### ÜBUNGSTEXT
┄┄┄┄┄┄┄┄┄┄

Andererseits werden Personen, die hiernach versicherungsfrei sind und nach einer Unfallverletzung aus der Gemeinschaft ausscheiden, in der Unfallversicherung ähnlich gestellt wie in der Rentenversicherung aufgrund Nachversicherung. Sie können für die Zeit danach von dem Träger der Unfallversicherung die Leistung verlangen, die ihnen ohne die Versicherungsfreiheit zustehen würden, wenn gleichwohl die Gemeinschaft nicht von sich aus die Versorgung sicherstellt.

5. Arbeitslosenversicherung

Für die Arbeitslosenversicherung gelten im Grundsatz die gleichen Regelungen wie zur Kranken- und Rentenversicherung.

6. Arbeitsvermittlung

Im Bereich des Arbeitsmarktes streben Scientology-Mitglieder zunehmend den Zugang zur privaten Arbeitsvermittlung an und betreiben Personal- und Unternehmensberatung. Hinsichtlich der Arbeitsvermittlung hat das Bundesministerium für Arbeit und Sozialordnung der Bundesanstalt für Arbeit die Weisung erteilt, Mitgliedern der Scientology-Organisation keine Erlaubnis zur Arbeitsvermittlung zu erteilen.
Für die nicht einem Erlaubnisvorbehalt unterliegende Personal- und Unternehmensberatung gibt es eine vergleichbare Untersagungsmöglichkeit nicht. Es ist jedoch davon auszugehen, daß die Unternehmen durch Informationsmaßnahmen sensibilisiert werden. Wenn sich aber herausstellen sollte, daß Informationen über die Scientology-Organisation allein nicht ausreichen, müßte geprüft werden, ob und inwieweit die Beratungstätigkeit von Mitgliedern der Scientology-Organisation untersagt werden kann.

┄┄┄┄┄┄┄┄┄┄

### QUELLENMATERIAL

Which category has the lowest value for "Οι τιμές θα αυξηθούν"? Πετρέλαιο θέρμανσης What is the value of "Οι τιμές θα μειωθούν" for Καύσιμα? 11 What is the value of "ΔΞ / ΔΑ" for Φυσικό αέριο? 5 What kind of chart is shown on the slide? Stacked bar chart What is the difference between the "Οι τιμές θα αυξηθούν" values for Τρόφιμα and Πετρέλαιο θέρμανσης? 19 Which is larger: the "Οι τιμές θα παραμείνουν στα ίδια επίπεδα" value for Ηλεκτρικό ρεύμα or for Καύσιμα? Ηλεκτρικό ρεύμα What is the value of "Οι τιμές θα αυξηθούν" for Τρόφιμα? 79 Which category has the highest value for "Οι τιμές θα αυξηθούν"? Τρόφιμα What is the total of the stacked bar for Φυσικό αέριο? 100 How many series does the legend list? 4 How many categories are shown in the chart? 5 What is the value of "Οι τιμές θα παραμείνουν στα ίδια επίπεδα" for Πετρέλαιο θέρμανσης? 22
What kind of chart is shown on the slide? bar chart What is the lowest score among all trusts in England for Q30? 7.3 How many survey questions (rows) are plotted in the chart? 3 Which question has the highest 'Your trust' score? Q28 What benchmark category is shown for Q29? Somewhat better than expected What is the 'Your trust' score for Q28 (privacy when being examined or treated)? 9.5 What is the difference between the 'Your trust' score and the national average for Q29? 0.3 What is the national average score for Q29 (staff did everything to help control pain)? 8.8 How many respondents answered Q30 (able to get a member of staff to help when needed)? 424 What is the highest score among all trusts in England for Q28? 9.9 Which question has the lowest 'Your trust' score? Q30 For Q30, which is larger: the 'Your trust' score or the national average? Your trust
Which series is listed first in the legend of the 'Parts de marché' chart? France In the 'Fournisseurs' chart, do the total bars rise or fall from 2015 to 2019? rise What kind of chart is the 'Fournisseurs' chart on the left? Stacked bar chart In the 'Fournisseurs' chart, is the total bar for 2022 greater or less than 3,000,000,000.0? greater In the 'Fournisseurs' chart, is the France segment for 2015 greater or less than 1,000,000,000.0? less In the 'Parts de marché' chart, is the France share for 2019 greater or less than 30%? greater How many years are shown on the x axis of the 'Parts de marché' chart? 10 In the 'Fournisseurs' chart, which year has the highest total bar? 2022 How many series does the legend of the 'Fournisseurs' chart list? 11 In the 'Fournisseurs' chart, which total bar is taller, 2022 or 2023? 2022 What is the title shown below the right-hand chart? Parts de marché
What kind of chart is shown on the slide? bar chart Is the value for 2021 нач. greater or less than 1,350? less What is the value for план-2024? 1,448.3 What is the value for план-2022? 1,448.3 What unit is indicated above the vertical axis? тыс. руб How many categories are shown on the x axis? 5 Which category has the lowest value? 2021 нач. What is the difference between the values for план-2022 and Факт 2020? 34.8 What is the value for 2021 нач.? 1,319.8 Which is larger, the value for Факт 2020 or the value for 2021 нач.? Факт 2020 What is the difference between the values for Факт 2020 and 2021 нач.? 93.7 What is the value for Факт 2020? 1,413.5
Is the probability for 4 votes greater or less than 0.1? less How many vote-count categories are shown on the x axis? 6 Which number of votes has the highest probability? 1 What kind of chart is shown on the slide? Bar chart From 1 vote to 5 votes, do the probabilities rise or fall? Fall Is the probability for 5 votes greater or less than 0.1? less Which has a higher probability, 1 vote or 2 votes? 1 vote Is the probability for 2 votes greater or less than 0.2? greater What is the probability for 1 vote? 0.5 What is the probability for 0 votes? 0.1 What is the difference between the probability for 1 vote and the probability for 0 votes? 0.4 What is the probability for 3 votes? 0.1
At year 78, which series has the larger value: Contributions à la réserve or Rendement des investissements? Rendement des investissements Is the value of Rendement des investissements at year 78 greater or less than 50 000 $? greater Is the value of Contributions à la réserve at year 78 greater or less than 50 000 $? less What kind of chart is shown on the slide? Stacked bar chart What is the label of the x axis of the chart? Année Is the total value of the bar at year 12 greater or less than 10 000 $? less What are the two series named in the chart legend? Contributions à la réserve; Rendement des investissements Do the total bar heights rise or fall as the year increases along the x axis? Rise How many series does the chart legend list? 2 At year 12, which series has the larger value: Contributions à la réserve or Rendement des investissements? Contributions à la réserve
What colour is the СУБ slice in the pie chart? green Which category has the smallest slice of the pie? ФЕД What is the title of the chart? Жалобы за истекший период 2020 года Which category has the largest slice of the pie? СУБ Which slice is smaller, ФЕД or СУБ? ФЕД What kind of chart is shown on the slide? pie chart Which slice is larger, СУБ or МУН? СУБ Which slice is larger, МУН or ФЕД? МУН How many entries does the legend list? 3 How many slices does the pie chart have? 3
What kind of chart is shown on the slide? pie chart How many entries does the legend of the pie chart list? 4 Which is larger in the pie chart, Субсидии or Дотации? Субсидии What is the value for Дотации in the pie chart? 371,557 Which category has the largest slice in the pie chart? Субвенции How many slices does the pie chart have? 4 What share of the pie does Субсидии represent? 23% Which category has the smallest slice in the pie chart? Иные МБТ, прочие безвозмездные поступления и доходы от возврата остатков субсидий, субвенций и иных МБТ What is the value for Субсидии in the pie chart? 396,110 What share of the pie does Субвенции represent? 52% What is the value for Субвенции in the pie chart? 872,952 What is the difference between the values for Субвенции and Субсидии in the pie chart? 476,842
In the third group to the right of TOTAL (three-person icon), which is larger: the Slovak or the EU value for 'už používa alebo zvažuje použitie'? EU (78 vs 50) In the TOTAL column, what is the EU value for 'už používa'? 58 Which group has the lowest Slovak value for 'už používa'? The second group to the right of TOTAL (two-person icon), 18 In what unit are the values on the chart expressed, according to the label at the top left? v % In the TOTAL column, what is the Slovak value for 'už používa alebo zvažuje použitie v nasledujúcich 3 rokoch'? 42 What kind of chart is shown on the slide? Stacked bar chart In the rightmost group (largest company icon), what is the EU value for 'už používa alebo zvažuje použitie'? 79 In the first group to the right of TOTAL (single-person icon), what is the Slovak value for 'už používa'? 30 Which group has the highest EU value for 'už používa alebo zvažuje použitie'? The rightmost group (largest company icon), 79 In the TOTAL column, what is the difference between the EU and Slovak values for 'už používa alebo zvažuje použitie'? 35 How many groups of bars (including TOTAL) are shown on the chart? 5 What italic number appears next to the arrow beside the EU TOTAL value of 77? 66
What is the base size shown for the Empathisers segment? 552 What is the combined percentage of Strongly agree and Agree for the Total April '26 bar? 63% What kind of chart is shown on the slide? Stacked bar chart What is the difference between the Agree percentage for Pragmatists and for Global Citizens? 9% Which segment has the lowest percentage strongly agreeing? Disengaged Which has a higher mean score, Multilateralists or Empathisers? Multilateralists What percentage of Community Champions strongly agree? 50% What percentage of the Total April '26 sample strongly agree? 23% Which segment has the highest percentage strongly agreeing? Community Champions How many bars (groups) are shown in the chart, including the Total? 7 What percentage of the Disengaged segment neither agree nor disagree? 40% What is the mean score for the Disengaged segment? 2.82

┄┄┄┄┄┄┄┄┄┄

### AUFGABE 1
Stimmen diese Aussagen mit dem Übungstext überein? Beantworte jede mit Ja oder Nein und führe die entscheidenden Worte des Textes wörtlich an.
(a) Für die Arbeitslosenversicherung gelten grundsätzlich dieselben Regelungen wie für die Kranken- und Rentenversicherung.
(b) Für die Personal- und Unternehmensberatung besteht eine vergleichbare Untersagungsmöglichkeit.
(c) Das Bundesministerium für Arbeit und Sozialordnung hat die Bundesanstalt für Arbeit angewiesen, Mitgliedern der Scientology-Organisation keine Erlaubnis zur Arbeitsvermittlung zu erteilen.
### AUFGABE 2
Schreibe aus dem Übungstext die Stelle ab, die bei „Für die nicht“ beginnt und bei „untersagt werden kann.“ endet.
Die Einträge haben mit dem Übungstext nichts zu tun.

### ENDGÜLTIGE ANTWORT 1
(a) Ja: „Für die Arbeitslosenversicherung gelten im Grundsatz die gleichen Regelungen wie zur Kranken- und Rentenversicherung.“
(b) Nein: „Für die nicht einem Erlaubnisvorbehalt unterliegende Personal- und Unternehmensberatung gibt es eine vergleichbare Untersagungsmöglichkeit nicht.“
(c) Ja: „Hinsichtlich der Arbeitsvermittlung hat das Bundesministerium für Arbeit und Sozialordnung der Bundesanstalt für Arbeit die Weisung erteilt, Mitgliedern der Scientology-Organisation keine Erlaubnis zur Arbeitsvermittlung zu erteilen.“

### ENDGÜLTIGE ANTWORT 2
Für die nicht einem Erlaubnisvorbehalt unterliegende Personal- und Unternehmensberatung gibt es eine vergleichbare Untersagungsmöglichkeit nicht. Es ist jedoch davon auszugehen, daß die Unternehmen durch Informationsmaßnahmen sensibilisiert werden. Wenn sich aber herausstellen sollte, daß Informationen über die Scientology-Organisation allein nicht ausreichen, müßte geprüft werden, ob und inwieweit die Beratungstätigkeit von Mitgliedern der Scientology-Organisation untersagt werden kann.